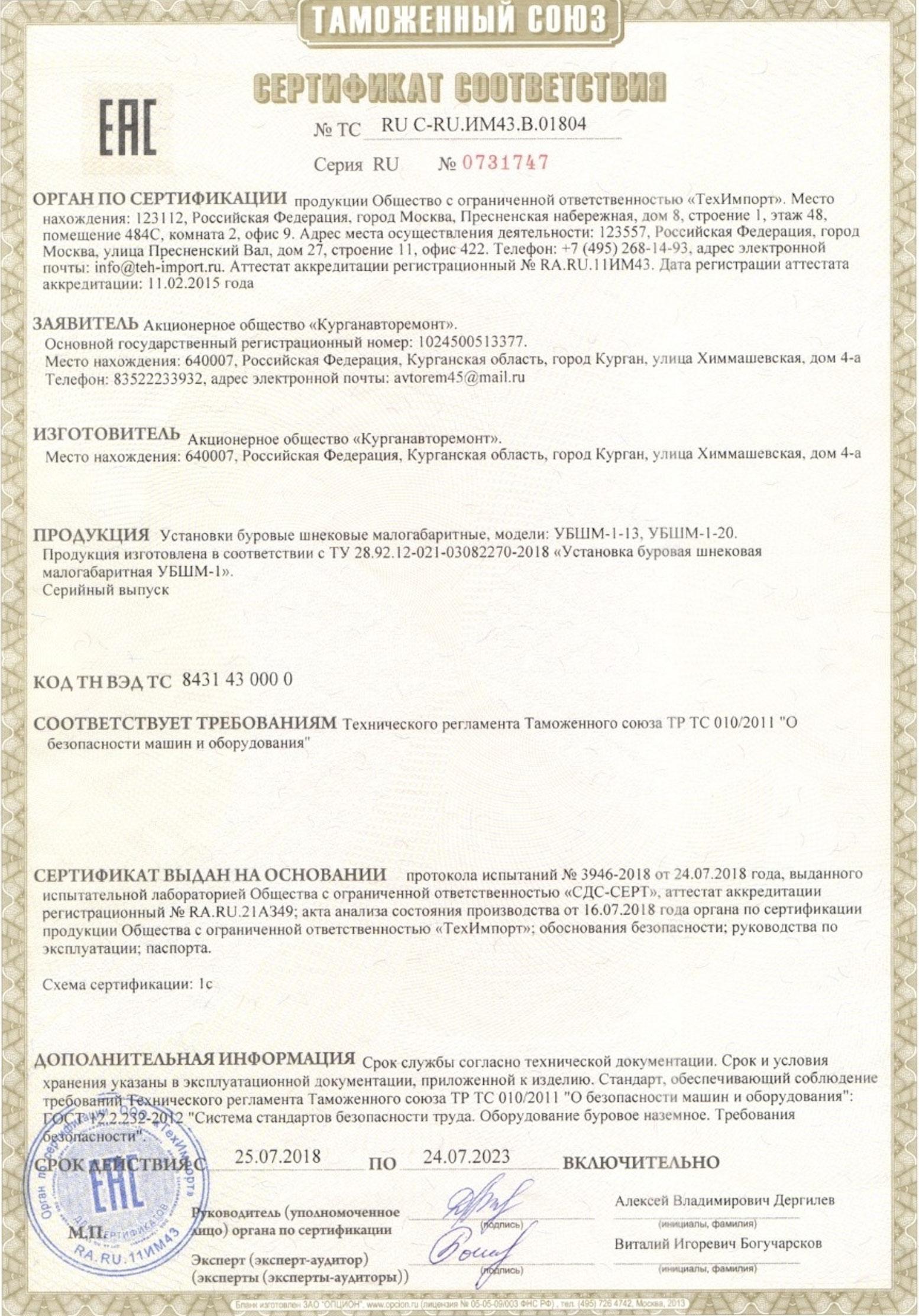 Сертификат Установка буровая малогабаритная УБШМ-1-13 на базе самоходного шасси ШС-04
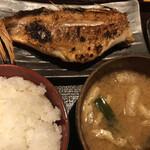 越後屋 三十郎 - 赤魚干物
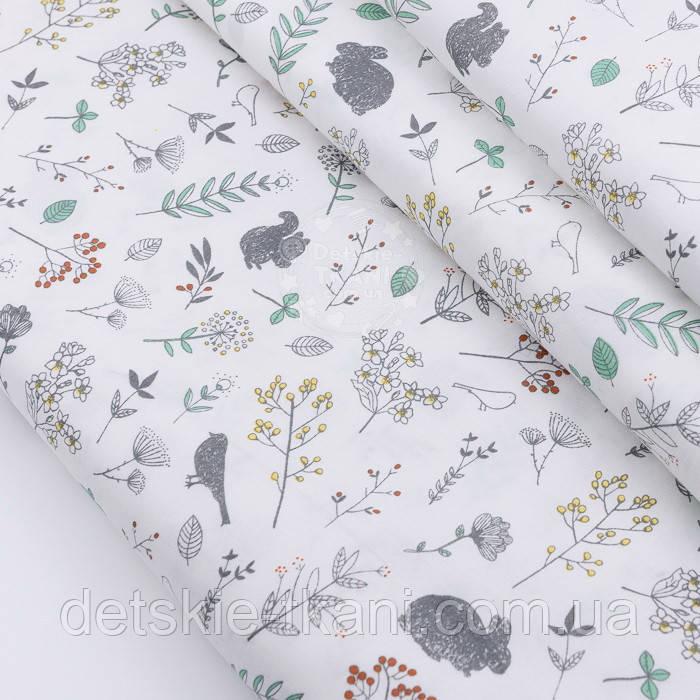 """Сатин ткань """"Зайцы и белочки на лесной лужайке"""" серо-зелёные на белом №2532с"""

* * * * * * *

= THE TASK =
Print every line above exactly as given, but not the pictures.

= SOLUTION FOR THIS PROBLEM =
 Сертификат Установка буровая малогабаритная УБШМ-1-13 на базе самоходного шасси ШС-04
 越後屋 三十郎 - 赤魚干物
 """Сатин ткань """"Зайцы и белочки на лесной лужайке"""" серо-зелёные на белом №2532с"""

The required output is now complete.